Виляя жестким хвостом, Айдар подошел совсем близко и обнюхал немолодую женщину, давно не имевшую секса. Затем посмотрел в глаза хозяйке своим страстным взглядом, демонстрировавшим не только преданность, но и желание…
– Ты что это? – слегка возмутилась прокурорша.
Кобель ещё сильнее замахал хвостом, принялся заигрывать с хозяйкой, причём эта новая «игра» сильно отличалась от обычной, типа «Апорт, Айдарчик!» или «Барьер!» через лежачего во дворе Кузьму…
– Ах! – испуганно шарахнулась в сторону Ромакова. – Ну ты даёшь… Так разрыв сердца получить можно! Совсем сдурел?
Затем взбудораженная непристойным поведением дога прокурорша налила себе две полных рюмки коньяка и выпила их залпом одну за другой. Уселась в кресло, включила плазменный телевизор, положила нога на ногу и покосилась на Айдара, грациозно возлегшего прямо у кресла.
Дог неотрывно смотрел на хозяйку, она же делала вид, что глядит на большущий экран, хотя сама то и дело косилась на кобеля. Рядом с креслом на журнальном столике стоял коньяк и всё те же две рюмки, которые прокурорша наполнила еще раз и так же скоро опорожнила.
«Так вот что она имела в виду, когда говорила, что полгода приручала Айдарчика к шалостям…» – думала Ромакова, вспоминая слова бывшей хозяйки дога, которая славилась всевозможными похабными похождениями и на несколько лет была осуждена Степанидой Владимировной за изнасилование несовершеннолетнего цыганёнка.
Странное чувство овладевало женщиной, давно лишенной мужского внимания – хотелось попробовать то, о чем она знала только понаслышке. Пришлось налить и выпить в третий раз! И ещё, как назло, по телевизору шел какой-то эротический фильм о влюбленной паре на необитаемом острове.
«Да черт с ним! Все равно никто не узнает!» – подумала прокурорша и расставила ноги.
– Айдар! Айдарчик, иди ко мне…
И дог повиновался, втянул носом аромат хозяйки и от восторга сладко рыкнул. Резко встал, сделал два шага…
Ромакова от наслаждения извивалась, как беременная ящерица на сковородке. Глаза Ромаковой были полны страха и безграничного желания: «Боже, что я творю?.. Но и, Боже, как же приятно!».
Так продолжалось недолго, пока сексуально-голодная женщина не взвыла подобно белуге.
Коньяк бурлил в крови, желания извращений принимали реальные воплощения.
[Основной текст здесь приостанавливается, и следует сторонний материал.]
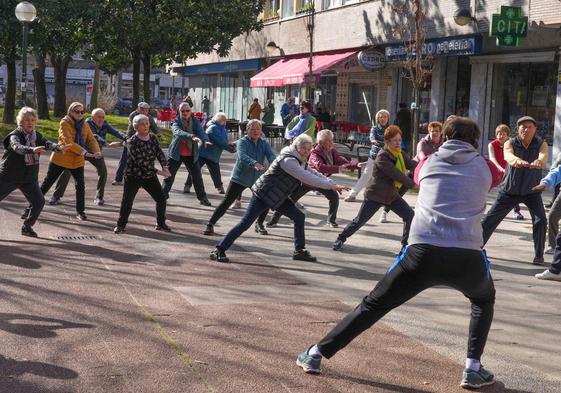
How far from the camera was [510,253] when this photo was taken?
37.1 ft

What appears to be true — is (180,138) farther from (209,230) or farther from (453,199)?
(453,199)

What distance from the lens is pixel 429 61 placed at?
A: 25938 millimetres

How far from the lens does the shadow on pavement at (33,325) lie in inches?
255

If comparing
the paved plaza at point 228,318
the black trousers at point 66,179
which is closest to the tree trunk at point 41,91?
the black trousers at point 66,179

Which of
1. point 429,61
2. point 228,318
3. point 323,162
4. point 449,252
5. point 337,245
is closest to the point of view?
point 449,252

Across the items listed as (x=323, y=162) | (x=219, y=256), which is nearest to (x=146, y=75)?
(x=323, y=162)

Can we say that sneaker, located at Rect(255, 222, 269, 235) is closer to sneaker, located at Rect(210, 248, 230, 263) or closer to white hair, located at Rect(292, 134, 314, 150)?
sneaker, located at Rect(210, 248, 230, 263)

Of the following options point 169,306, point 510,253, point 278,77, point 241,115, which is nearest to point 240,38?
point 241,115

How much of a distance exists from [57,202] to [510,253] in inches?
274

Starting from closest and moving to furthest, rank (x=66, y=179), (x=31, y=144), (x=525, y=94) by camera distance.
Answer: (x=31, y=144), (x=66, y=179), (x=525, y=94)

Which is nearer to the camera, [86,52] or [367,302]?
[367,302]

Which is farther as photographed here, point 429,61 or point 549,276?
point 429,61

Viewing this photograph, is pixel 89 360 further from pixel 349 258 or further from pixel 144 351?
pixel 349 258

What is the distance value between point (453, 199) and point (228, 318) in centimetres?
245
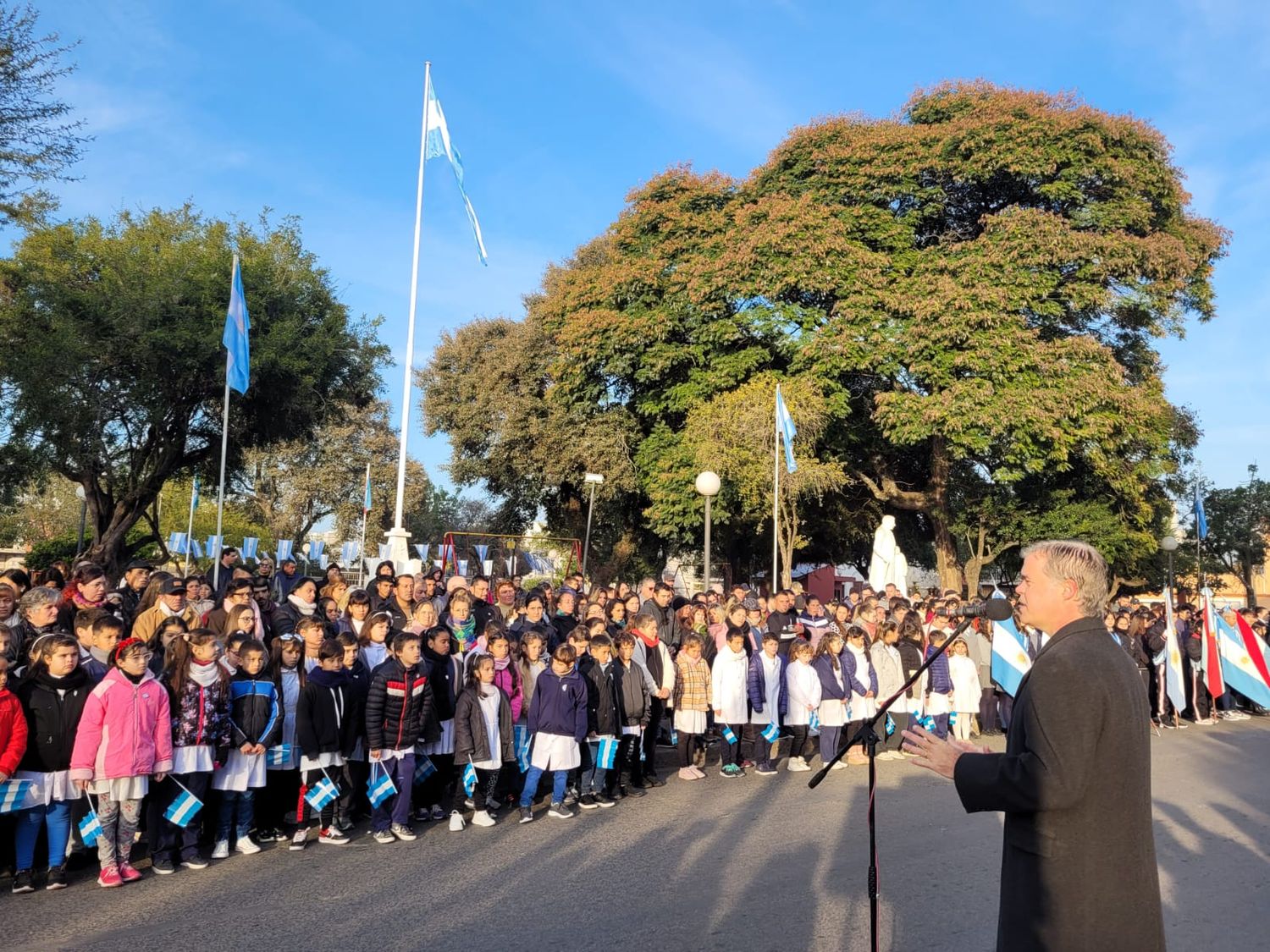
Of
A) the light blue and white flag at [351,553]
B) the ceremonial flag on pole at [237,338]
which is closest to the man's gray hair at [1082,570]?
the ceremonial flag on pole at [237,338]

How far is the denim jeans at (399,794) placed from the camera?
26.5 feet

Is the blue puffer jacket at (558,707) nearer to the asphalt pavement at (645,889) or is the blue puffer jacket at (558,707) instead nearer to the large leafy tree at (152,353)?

Прокурорша подумала: «Господи, я трахаюсь с собакой…»
Её осоловевшие глаза поднялись вверх и уперлись в свет горящей лампадки иконостаса, много лет назад организованного ею в красном углу каминного зала.
В отличие от домашнего кинотеатра домашний иконостас прокурорши Ромаковой был ручной работы, из драгоценных металлов. Пространство дома позволяло установить большие иконы. Деисусный чин состоял из отдельных икон, выполненных в одном стиле, образовывавших вместе триптих.
Одноглазый Кузьма не раз возмущался: «Що ти городиш тут свої ікони золоті та діамантові? Думаєш, врятуєшся так? Думаєш, що місце собі в раю купиш? Храм треба в душі будувати, а у тебе там порожнеча!».
Его всевластная жена отвечала, переиначивая на свой лад слова священника: «Дом является продолжением храма! Дом – это прежде всего Храм, а потом уже семейный очаг! В доме звучит молитва, спасающая семью! В доме существует Церковь! Моя церковь! Семейная! И не богохуль мне тут! Не мешай молиться!».
Итак, голая, стоя на четвереньках с огромным догом на спине, Степанида Владимировна или «Ваша честь», как к ней обращались последние пятнадцать лет, мутным взглядом посмотрела на центральную икону триптиха Святая Троица, прошептала: «Прости, Господи»… И опустила голову вниз, закрыла сумасброженные глаза.
«М-м-м! Любимый! Мне так хорошо с тобой…» – донеслось из динамиков плазменного телевизора, «О-о-х! А-а-а! Мать моя женщина…» – вторила Ромакова признаниям главной героини фильма.
От избытка чувств бывшая судья потеряла сознание…
Когда она очнулась, то её голова уже лежала на полу, хотя ноги были по-прежнему согнуты в коленях и она стояла на них с высоко задранным задом…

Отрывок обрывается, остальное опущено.